### Exercise task
Please return each line of the entries below that contains the word "pink".

### Excerpted data

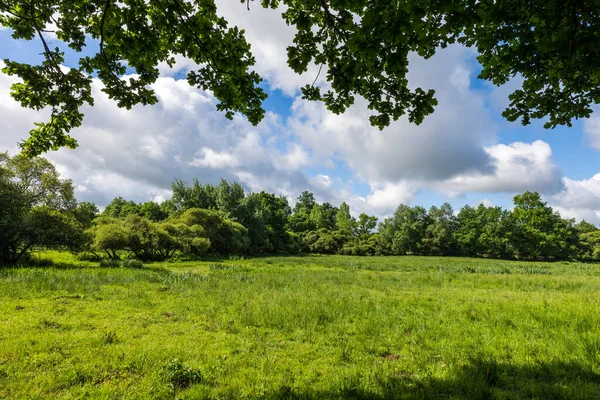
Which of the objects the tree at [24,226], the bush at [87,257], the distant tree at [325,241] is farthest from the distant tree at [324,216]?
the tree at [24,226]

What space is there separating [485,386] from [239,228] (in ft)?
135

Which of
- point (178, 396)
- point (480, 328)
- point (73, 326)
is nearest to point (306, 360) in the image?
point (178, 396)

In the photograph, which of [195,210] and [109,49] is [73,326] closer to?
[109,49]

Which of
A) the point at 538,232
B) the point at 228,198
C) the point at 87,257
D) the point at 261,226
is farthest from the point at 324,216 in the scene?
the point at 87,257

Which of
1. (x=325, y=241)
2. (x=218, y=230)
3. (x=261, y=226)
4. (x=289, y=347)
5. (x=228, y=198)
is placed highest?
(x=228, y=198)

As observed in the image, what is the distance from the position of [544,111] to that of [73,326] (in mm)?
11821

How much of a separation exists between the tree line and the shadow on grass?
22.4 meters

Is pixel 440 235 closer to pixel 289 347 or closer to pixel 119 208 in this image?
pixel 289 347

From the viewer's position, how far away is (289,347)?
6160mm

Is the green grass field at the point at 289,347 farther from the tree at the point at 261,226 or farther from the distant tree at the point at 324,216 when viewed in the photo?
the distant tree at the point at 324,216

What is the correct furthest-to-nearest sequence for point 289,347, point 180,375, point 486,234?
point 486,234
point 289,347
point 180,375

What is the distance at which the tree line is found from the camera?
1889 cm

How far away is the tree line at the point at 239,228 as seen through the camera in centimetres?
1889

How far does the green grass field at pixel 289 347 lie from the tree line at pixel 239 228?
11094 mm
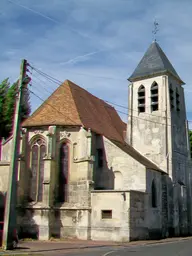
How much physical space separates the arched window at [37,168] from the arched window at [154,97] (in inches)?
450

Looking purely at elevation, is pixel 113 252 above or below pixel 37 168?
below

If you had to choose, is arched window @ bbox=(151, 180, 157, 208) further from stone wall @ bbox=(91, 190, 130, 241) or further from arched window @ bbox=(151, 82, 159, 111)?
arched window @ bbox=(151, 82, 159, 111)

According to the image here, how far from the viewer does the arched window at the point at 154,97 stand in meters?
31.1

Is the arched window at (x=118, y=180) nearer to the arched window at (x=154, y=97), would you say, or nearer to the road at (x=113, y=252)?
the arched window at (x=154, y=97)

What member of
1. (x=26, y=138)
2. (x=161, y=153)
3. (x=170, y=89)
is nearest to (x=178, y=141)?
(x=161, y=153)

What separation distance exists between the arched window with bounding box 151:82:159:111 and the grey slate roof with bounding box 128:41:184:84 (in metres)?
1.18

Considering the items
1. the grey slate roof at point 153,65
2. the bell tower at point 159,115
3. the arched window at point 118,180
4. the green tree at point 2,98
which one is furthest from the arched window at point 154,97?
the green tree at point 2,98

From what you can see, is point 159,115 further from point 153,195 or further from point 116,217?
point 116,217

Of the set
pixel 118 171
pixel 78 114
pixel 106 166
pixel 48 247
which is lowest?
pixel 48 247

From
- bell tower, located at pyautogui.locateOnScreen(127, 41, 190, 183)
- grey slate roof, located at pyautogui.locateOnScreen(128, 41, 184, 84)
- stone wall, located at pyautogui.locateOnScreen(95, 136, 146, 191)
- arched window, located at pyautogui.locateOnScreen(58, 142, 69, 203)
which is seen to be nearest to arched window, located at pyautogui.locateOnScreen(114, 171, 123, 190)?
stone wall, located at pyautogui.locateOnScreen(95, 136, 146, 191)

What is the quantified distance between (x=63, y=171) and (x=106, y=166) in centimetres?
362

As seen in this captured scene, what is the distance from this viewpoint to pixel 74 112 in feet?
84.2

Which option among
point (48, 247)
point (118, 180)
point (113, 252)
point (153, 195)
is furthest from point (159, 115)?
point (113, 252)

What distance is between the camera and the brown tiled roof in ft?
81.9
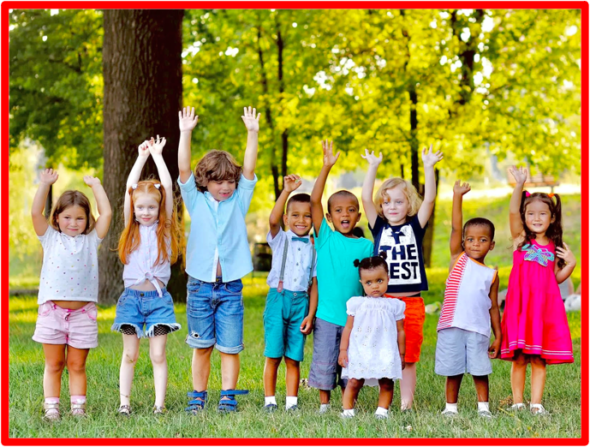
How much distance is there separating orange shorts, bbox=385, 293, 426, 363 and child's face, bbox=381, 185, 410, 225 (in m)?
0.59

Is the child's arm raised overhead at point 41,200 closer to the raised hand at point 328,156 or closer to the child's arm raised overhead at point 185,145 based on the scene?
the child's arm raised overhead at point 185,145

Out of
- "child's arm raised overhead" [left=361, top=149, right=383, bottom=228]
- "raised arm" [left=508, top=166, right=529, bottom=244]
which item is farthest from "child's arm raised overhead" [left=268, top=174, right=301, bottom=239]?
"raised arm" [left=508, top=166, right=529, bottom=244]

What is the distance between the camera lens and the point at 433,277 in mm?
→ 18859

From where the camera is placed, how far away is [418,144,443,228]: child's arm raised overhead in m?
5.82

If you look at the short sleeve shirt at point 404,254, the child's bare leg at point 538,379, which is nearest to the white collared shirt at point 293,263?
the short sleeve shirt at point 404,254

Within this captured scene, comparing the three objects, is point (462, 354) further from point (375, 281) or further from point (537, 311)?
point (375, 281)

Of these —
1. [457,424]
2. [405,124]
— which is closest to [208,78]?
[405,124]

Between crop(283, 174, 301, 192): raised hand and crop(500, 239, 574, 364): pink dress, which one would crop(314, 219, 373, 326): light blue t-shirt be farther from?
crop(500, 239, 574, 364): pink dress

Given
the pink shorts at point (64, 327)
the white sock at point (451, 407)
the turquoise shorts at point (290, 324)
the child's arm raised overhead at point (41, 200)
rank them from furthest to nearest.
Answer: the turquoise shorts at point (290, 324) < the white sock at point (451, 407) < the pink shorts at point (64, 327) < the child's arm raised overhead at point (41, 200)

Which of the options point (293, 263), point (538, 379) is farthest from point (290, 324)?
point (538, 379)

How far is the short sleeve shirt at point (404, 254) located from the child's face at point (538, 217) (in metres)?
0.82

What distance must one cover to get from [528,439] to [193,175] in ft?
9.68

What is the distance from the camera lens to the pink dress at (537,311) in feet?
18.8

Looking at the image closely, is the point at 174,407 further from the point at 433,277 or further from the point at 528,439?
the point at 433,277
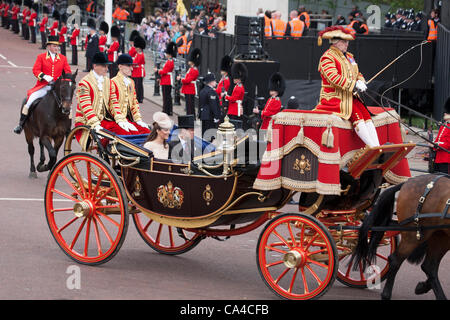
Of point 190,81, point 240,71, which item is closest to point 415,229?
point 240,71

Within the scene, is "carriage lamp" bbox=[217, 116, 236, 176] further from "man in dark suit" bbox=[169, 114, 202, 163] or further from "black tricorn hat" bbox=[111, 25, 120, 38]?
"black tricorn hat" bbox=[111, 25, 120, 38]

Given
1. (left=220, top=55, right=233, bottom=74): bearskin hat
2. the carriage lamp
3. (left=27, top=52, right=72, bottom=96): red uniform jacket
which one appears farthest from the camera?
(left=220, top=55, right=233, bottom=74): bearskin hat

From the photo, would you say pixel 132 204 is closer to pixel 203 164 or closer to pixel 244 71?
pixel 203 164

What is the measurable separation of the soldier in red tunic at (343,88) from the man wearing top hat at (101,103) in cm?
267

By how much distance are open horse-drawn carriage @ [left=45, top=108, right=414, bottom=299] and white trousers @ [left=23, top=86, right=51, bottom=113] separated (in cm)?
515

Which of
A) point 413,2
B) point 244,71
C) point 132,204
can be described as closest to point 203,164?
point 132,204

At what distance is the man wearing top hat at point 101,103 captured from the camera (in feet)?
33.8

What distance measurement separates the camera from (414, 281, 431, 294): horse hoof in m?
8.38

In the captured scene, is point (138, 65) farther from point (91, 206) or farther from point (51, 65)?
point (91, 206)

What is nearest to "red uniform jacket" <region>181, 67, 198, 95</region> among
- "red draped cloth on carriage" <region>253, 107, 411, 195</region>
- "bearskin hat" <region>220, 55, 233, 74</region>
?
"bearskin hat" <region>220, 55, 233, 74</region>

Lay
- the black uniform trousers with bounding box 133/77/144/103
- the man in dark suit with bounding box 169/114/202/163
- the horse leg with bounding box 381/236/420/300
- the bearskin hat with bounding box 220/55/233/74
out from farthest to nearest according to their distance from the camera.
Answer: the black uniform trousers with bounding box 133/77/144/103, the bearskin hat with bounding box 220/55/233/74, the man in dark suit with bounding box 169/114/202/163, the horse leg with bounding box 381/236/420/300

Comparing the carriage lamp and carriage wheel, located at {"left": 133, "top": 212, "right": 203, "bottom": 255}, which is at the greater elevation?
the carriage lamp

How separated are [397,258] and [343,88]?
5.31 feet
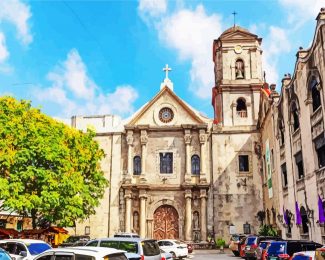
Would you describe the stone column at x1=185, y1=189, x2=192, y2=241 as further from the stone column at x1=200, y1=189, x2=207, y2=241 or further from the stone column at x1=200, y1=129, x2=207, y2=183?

...

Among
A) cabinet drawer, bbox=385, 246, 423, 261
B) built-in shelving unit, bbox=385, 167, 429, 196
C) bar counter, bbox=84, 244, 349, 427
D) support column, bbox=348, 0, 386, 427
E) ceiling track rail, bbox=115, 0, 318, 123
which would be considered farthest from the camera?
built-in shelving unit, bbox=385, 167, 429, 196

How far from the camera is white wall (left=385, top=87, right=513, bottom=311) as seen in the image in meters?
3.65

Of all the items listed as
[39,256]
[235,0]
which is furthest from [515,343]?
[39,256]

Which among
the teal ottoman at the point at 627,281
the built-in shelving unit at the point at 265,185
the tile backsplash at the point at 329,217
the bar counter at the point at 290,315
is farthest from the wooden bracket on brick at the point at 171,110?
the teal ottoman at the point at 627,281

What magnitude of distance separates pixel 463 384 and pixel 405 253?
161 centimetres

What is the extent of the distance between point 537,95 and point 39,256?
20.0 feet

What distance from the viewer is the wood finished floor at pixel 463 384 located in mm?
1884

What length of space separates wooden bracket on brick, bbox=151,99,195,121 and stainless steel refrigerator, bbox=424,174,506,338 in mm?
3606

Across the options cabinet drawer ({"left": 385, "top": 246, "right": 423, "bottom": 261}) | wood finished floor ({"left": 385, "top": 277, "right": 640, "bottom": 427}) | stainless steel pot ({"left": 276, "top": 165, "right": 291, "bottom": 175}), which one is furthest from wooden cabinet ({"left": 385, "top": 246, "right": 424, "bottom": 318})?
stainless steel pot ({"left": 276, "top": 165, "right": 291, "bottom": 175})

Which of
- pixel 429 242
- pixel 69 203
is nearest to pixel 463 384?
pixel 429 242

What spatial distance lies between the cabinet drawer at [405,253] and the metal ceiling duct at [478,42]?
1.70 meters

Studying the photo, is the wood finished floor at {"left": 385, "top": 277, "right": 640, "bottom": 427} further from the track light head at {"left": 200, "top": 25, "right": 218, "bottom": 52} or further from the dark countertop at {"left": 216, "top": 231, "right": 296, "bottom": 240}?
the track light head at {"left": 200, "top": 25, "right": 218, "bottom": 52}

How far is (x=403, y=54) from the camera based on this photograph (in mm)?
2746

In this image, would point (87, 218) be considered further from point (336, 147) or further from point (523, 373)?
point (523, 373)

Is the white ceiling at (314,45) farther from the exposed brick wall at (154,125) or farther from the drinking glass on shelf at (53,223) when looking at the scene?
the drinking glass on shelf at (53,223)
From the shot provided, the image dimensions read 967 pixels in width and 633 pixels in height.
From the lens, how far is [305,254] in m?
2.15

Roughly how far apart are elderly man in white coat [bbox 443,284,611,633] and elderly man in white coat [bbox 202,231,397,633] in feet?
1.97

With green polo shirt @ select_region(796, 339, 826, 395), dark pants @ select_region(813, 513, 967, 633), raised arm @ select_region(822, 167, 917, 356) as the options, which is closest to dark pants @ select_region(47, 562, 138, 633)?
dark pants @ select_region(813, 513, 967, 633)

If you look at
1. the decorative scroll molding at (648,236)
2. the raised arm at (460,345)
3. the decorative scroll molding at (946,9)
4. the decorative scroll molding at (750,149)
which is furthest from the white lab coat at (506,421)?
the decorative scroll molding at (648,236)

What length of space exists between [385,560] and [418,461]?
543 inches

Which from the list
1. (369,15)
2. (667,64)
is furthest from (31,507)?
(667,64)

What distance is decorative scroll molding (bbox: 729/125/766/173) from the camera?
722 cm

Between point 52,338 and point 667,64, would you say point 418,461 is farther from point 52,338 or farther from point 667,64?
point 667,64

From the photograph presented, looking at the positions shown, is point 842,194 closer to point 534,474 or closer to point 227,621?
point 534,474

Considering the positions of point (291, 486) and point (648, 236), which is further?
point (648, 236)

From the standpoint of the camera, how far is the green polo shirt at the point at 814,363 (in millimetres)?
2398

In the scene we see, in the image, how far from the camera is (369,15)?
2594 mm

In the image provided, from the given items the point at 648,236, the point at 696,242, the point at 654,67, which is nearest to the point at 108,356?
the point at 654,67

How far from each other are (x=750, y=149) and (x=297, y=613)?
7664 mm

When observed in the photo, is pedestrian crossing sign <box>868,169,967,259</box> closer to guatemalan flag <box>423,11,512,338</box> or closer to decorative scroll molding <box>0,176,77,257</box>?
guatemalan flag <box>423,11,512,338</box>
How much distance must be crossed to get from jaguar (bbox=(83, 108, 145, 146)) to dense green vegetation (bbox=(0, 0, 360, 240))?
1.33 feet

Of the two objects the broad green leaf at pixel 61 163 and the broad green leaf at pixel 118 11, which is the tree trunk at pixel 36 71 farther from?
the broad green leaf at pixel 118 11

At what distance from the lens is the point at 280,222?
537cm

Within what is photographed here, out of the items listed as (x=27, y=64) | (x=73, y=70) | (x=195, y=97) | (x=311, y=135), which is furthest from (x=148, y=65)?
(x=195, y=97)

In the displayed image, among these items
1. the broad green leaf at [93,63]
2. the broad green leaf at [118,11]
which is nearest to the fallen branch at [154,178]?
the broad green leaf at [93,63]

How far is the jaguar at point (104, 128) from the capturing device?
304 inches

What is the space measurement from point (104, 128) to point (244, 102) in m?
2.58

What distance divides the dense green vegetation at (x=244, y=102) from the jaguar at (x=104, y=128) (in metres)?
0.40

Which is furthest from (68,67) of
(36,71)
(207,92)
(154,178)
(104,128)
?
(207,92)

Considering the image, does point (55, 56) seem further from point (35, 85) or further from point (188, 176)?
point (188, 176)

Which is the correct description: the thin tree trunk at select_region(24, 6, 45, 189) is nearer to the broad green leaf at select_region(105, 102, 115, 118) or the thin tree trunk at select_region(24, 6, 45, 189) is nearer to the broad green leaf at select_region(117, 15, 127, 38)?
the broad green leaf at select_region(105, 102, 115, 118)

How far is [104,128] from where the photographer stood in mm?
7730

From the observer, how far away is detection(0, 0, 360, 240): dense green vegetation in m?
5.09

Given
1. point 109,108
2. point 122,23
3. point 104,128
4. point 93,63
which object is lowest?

--

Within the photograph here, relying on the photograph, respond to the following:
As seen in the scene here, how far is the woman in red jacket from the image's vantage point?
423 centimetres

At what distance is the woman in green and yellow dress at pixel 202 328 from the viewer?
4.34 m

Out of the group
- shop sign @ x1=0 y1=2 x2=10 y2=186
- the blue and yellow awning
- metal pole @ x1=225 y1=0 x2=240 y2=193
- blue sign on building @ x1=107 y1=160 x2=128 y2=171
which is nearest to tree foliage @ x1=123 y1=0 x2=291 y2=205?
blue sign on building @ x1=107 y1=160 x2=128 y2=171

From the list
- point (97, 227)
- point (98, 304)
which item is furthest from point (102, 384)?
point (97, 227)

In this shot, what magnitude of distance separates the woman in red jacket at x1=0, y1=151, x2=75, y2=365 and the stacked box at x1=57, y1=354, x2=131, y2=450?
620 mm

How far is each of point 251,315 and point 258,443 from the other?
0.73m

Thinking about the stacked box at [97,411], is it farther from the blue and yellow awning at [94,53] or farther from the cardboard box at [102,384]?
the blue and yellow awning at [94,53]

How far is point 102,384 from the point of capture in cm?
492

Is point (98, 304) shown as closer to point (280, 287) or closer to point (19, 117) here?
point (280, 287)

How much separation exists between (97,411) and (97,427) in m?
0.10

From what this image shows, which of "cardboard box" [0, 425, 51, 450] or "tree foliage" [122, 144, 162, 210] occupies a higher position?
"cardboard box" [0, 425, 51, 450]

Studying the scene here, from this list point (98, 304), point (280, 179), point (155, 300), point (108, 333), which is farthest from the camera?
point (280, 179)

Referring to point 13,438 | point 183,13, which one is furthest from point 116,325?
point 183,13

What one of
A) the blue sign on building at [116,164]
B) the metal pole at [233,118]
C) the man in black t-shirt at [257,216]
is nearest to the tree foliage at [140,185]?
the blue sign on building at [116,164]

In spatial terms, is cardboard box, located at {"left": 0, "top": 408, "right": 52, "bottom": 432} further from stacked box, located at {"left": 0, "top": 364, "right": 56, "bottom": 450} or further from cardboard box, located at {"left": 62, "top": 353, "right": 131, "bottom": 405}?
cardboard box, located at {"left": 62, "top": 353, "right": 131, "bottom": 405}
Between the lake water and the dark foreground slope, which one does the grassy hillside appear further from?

### Reply to the exercise
Between crop(283, 174, 301, 192): raised hand and crop(500, 239, 574, 364): pink dress, which one would crop(314, 219, 373, 326): light blue t-shirt be farther from?
crop(500, 239, 574, 364): pink dress
the pink shorts at point (64, 327)
Answer: the turquoise shorts at point (290, 324) < the white sock at point (451, 407) < the pink shorts at point (64, 327) < the child's arm raised overhead at point (41, 200)
What is the distance from the camera lens to the pink dress at (537,311) in feet?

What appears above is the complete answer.